§ DIRECTIONS
Copy every line below that has the word "caffer" in it.

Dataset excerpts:
────────────────────

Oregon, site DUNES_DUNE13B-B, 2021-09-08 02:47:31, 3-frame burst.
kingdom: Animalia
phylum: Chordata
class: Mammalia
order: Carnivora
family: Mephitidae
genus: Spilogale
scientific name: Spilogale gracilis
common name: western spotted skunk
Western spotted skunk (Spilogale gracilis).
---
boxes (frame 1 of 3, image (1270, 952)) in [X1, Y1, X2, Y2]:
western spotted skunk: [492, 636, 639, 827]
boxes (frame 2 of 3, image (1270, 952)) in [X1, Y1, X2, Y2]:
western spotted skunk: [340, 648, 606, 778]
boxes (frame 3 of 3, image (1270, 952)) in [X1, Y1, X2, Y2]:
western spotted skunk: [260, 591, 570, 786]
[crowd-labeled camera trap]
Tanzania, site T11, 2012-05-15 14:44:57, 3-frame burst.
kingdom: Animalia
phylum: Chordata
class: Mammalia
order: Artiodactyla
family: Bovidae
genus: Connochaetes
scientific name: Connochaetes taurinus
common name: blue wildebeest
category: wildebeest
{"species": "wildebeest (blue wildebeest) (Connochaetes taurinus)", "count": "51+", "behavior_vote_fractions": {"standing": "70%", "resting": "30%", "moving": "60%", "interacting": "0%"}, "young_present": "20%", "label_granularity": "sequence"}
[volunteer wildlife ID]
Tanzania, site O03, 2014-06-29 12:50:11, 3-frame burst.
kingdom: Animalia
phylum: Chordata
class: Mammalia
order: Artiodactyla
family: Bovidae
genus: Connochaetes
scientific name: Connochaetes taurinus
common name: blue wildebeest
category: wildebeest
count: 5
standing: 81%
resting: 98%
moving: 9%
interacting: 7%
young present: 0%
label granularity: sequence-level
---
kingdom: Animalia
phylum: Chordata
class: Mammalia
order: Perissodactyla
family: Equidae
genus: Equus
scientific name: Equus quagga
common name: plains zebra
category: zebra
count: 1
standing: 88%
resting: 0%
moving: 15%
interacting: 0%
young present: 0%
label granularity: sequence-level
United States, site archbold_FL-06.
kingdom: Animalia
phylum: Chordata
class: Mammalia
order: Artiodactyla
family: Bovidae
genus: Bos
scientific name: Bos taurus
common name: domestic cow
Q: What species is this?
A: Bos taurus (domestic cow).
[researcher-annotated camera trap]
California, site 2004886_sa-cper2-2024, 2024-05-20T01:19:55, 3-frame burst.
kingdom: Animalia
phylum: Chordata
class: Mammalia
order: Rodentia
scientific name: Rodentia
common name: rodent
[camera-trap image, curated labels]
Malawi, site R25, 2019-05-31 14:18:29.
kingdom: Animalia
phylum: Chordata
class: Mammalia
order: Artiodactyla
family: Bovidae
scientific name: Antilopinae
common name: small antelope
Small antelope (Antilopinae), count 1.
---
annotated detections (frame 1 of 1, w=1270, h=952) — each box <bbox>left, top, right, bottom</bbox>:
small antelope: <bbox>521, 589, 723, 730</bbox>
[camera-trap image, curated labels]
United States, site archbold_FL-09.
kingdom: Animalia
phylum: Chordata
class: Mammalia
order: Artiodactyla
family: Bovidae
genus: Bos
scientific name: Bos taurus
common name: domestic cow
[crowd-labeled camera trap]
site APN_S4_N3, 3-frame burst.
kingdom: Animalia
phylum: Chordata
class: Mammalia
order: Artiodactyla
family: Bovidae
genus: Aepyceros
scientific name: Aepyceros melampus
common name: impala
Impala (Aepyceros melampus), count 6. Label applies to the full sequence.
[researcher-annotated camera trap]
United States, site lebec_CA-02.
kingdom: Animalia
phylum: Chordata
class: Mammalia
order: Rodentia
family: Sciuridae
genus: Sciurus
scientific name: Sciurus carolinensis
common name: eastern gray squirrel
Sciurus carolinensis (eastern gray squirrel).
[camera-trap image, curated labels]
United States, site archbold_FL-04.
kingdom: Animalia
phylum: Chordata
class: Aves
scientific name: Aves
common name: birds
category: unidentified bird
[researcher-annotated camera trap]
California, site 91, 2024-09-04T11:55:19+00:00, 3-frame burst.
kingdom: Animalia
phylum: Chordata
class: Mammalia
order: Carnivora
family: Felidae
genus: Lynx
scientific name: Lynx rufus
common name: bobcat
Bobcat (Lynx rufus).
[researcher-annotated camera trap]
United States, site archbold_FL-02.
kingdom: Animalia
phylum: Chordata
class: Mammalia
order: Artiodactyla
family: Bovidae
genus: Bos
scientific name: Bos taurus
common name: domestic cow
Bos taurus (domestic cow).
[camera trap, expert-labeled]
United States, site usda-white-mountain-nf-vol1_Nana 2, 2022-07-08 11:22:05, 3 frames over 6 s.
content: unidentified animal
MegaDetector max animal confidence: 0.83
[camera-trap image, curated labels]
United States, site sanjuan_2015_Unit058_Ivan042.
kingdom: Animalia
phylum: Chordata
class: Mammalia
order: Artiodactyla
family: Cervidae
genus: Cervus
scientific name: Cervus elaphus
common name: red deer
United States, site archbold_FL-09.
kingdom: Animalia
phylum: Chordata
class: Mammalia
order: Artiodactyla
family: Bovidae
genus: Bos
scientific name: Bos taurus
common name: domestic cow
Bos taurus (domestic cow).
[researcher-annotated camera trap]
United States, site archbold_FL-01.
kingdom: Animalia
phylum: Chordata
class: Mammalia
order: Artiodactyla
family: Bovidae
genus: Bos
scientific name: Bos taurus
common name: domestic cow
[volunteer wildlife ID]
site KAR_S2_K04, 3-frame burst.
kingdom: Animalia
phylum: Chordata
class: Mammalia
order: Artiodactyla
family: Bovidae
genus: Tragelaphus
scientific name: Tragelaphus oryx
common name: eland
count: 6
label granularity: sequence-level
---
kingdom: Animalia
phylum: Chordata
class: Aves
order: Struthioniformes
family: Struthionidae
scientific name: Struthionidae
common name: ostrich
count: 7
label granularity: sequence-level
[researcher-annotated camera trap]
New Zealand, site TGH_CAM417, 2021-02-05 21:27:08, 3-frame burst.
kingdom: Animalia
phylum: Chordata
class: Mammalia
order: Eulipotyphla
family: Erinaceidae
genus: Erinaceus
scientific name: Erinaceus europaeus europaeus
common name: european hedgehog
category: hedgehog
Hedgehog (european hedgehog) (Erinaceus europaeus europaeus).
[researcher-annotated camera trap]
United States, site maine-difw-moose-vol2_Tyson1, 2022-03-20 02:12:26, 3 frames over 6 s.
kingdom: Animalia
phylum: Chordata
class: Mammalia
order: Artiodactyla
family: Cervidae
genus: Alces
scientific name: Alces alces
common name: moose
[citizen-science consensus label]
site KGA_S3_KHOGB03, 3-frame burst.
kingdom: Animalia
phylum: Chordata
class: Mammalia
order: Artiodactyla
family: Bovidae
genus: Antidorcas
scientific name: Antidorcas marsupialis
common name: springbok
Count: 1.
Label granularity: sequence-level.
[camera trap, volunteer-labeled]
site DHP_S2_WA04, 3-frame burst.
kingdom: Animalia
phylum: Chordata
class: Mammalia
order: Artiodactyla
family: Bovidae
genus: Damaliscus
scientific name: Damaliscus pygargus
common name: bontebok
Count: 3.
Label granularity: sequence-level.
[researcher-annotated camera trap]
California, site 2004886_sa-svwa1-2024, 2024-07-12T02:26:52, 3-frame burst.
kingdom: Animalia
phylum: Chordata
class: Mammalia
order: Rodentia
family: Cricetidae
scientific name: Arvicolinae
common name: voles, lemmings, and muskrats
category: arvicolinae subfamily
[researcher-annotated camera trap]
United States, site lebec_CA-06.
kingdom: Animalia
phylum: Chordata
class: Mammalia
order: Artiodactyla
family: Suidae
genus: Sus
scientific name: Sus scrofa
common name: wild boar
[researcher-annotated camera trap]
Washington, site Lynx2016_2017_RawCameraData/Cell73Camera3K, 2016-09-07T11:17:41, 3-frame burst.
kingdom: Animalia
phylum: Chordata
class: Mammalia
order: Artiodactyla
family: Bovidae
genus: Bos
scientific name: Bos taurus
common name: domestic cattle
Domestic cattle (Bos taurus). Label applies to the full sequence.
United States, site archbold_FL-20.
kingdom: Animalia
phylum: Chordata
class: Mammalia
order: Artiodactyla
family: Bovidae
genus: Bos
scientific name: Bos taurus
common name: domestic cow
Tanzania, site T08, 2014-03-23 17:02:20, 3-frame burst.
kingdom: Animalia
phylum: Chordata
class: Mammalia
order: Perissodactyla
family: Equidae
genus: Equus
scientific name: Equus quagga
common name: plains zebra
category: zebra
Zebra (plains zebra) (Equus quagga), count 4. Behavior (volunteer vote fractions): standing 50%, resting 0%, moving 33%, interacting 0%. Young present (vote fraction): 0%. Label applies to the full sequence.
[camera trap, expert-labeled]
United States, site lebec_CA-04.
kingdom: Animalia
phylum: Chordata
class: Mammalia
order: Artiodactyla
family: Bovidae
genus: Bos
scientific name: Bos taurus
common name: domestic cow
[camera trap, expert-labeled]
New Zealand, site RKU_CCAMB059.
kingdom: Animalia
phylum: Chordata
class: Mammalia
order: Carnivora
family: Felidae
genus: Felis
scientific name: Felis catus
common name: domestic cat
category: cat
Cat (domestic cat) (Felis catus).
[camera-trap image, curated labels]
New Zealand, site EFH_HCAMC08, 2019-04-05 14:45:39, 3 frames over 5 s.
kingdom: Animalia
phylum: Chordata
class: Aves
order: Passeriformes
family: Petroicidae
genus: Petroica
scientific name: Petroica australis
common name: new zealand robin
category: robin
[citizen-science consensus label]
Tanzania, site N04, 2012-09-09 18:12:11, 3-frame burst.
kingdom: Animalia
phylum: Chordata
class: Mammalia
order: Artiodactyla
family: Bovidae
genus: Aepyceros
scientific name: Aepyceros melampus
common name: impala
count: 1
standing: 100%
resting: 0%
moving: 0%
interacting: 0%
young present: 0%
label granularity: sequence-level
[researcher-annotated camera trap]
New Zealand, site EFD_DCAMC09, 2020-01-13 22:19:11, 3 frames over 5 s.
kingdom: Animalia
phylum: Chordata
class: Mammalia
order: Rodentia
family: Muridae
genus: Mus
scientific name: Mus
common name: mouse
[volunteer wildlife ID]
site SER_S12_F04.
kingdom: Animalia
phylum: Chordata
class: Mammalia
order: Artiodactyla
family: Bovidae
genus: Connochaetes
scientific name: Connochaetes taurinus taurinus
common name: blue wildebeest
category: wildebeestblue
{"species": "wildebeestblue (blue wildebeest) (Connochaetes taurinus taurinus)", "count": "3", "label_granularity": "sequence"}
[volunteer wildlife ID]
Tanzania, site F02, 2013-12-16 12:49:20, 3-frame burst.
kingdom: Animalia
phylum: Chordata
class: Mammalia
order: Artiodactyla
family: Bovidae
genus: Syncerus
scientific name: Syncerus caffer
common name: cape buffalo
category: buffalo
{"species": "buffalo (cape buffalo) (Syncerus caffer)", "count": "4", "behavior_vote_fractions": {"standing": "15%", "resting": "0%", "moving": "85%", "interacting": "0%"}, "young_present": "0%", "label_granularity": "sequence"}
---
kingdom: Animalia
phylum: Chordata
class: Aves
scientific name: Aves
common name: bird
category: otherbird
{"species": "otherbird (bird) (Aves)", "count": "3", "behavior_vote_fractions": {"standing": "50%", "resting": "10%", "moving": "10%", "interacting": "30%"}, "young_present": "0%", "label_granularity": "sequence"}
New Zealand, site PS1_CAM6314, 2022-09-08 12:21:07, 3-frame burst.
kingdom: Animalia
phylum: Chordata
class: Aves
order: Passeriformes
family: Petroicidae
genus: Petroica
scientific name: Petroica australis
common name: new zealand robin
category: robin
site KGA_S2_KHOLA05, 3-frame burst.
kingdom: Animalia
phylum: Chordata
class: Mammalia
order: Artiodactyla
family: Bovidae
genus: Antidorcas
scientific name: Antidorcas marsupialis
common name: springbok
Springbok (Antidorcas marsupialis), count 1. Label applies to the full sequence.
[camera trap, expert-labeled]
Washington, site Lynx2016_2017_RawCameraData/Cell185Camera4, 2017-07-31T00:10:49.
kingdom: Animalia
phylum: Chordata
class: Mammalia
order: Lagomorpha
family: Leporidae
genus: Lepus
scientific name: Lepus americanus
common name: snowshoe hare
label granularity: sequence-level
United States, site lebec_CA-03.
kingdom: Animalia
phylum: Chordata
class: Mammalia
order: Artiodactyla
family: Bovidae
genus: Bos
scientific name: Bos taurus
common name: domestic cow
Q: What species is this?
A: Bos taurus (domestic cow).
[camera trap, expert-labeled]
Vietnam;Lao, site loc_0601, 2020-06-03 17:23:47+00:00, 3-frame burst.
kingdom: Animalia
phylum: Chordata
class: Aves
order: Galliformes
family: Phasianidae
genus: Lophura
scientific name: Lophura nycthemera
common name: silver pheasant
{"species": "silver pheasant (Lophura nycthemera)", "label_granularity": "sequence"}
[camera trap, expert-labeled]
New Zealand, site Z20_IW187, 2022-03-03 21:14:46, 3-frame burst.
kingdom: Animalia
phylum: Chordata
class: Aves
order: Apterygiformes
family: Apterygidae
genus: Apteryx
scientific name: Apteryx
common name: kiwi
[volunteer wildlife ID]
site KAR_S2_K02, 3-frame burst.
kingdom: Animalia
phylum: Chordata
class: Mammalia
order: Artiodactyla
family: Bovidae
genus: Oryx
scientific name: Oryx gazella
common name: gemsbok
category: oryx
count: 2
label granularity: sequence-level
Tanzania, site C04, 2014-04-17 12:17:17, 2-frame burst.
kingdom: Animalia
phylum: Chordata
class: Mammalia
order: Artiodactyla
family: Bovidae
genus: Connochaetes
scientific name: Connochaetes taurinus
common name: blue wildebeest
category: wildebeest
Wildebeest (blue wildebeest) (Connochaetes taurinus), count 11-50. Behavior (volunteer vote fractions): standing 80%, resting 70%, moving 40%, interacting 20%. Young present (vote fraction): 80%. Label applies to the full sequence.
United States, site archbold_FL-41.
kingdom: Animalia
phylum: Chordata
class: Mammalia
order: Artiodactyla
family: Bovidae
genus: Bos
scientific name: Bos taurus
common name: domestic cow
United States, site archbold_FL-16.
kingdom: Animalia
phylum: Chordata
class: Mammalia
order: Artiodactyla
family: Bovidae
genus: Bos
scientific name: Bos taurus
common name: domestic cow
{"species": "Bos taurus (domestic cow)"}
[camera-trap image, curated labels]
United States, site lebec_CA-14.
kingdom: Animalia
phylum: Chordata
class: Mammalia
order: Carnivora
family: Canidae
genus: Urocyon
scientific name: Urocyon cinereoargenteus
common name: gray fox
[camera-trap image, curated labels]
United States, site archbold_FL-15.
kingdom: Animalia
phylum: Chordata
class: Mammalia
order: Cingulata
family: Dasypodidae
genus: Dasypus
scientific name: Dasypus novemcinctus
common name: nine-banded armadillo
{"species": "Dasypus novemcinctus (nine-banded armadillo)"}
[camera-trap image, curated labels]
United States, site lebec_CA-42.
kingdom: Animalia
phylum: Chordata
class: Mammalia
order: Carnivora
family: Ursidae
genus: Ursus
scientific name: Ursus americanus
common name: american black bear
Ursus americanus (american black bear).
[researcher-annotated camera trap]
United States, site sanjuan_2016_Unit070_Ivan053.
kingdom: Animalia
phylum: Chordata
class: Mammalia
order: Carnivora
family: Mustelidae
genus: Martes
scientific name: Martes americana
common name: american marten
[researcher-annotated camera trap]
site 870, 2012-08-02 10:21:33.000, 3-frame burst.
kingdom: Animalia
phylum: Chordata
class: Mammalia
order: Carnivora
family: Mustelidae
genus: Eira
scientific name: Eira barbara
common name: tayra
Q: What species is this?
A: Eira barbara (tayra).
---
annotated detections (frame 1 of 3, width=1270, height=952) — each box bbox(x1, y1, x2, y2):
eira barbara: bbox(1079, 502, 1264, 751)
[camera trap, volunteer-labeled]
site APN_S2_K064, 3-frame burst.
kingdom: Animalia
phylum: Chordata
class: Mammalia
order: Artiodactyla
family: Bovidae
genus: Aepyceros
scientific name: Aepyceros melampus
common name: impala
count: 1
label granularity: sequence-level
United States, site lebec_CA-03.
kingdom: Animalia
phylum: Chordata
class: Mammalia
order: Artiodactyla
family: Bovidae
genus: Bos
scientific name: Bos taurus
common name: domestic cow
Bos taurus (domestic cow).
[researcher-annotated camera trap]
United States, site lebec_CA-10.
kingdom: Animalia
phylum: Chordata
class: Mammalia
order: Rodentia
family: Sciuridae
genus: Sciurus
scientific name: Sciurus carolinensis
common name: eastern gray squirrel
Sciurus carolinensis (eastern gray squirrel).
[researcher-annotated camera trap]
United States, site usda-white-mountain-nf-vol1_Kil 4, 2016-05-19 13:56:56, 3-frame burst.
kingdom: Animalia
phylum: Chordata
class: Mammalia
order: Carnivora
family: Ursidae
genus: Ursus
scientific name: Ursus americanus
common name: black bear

────────────────────

§ SOLUTION
scientific name: Syncerus caffer
{"species": "buffalo (cape buffalo) (Syncerus caffer)", "count": "4", "behavior_vote_fractions": {"standing": "15%", "resting": "0%", "moving": "85%", "interacting": "0%"}, "young_present": "0%", "label_granularity": "sequence"}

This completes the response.